I am trying to crawl a website which is only accessible via a proxy. I have created a project called scrapy_crawler using Scrapy and the structure is as follows:
I have read that I need to enable the HttpProxyMiddleware in settings.py.
DOWNLOADER_MIDDLEWARES = {
'scrapy.downloadermiddlewares.httpproxy.HttpProxyMiddleware': 100
}
I am a bit lost after that. I think I need to include the proxy in the request but I am not sure where to do that. I have tried the following in the middlewares.py file.
def process_start_requests(self, start_requests, spider):
# Called with the start requests of the spider, and works
# similarly to the process_spider_output() method, except
# that it doesn’t have a response associated.

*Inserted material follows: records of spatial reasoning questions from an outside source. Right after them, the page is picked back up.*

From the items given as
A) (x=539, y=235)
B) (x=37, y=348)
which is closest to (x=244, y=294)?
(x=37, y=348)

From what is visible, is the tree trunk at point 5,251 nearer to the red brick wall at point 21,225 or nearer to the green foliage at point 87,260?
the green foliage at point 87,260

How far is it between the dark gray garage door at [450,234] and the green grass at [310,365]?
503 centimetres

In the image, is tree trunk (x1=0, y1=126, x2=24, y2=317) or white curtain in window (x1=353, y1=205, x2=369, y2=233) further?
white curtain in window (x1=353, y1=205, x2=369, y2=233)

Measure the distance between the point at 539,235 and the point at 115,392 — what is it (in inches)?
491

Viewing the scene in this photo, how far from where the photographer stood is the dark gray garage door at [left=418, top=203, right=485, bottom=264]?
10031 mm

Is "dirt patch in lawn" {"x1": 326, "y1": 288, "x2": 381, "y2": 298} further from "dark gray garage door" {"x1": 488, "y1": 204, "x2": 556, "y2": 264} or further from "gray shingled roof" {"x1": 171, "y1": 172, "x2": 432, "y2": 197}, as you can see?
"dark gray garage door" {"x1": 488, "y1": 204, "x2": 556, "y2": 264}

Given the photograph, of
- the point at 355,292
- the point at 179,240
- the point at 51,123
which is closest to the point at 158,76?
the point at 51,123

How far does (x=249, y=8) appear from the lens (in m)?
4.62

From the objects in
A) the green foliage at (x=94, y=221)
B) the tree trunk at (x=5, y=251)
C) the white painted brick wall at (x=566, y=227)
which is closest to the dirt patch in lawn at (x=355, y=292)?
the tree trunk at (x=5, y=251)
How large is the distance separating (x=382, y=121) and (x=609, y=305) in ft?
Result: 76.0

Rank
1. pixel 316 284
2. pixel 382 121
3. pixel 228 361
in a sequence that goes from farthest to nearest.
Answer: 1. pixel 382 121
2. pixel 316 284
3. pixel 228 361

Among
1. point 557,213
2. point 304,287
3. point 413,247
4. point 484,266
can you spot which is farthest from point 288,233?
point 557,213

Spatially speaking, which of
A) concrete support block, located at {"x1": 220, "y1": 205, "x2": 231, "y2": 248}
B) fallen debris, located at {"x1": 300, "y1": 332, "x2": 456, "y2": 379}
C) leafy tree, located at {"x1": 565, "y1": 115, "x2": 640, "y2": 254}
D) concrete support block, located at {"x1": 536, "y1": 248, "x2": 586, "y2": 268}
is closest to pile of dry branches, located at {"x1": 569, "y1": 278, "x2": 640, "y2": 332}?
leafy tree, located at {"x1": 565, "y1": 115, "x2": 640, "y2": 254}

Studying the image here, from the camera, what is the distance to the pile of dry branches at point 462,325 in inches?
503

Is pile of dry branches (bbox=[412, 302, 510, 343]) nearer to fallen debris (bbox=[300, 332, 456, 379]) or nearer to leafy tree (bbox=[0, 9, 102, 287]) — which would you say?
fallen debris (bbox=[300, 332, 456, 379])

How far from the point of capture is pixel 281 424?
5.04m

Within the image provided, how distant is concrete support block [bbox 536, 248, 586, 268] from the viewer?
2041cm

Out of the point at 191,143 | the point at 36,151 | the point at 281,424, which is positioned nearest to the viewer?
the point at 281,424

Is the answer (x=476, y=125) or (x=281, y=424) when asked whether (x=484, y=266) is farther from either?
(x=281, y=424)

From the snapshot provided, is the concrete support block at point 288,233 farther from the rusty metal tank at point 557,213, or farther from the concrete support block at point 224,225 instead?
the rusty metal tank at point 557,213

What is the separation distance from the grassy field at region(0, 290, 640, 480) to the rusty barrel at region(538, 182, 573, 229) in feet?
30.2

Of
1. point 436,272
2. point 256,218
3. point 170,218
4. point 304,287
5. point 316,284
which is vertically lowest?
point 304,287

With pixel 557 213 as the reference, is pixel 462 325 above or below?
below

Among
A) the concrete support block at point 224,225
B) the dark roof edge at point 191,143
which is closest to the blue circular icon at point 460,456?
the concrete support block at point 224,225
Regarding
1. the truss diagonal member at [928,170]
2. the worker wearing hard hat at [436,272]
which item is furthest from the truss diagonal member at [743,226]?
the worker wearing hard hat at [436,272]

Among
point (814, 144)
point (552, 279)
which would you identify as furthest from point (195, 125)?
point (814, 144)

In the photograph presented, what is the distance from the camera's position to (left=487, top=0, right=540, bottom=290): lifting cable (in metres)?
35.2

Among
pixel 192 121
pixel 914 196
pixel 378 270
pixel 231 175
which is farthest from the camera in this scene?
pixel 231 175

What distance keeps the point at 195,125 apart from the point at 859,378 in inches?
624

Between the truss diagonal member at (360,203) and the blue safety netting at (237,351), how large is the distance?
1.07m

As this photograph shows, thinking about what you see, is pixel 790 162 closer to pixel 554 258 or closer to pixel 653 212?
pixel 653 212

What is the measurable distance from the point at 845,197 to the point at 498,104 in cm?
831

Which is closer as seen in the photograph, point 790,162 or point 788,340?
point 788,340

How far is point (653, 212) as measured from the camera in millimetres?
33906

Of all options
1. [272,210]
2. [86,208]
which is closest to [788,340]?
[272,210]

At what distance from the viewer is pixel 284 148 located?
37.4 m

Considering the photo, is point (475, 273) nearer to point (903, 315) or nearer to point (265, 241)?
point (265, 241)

# Must return only requests (not items).
for r in start_requests:
r.meta['proxy'] = 'http://username:password@myproxy:port'
yield r
And here is the digtionary.py file for reference.
from scrapy.spiders import CrawlSpider, Rule
from scrapy.linkextractors import LinkExtractor
class ImdbCrawler(CrawlSpider):
name = 'digtionary'
allowed_domains = ['www.mywebsite.com']
start_urls = ['https://mywebsite.com/digital/pages/start.aspx#']
rules = (Rule(LinkExtractor()),)
Any kind of help will be much appreciated. Thanks in advance.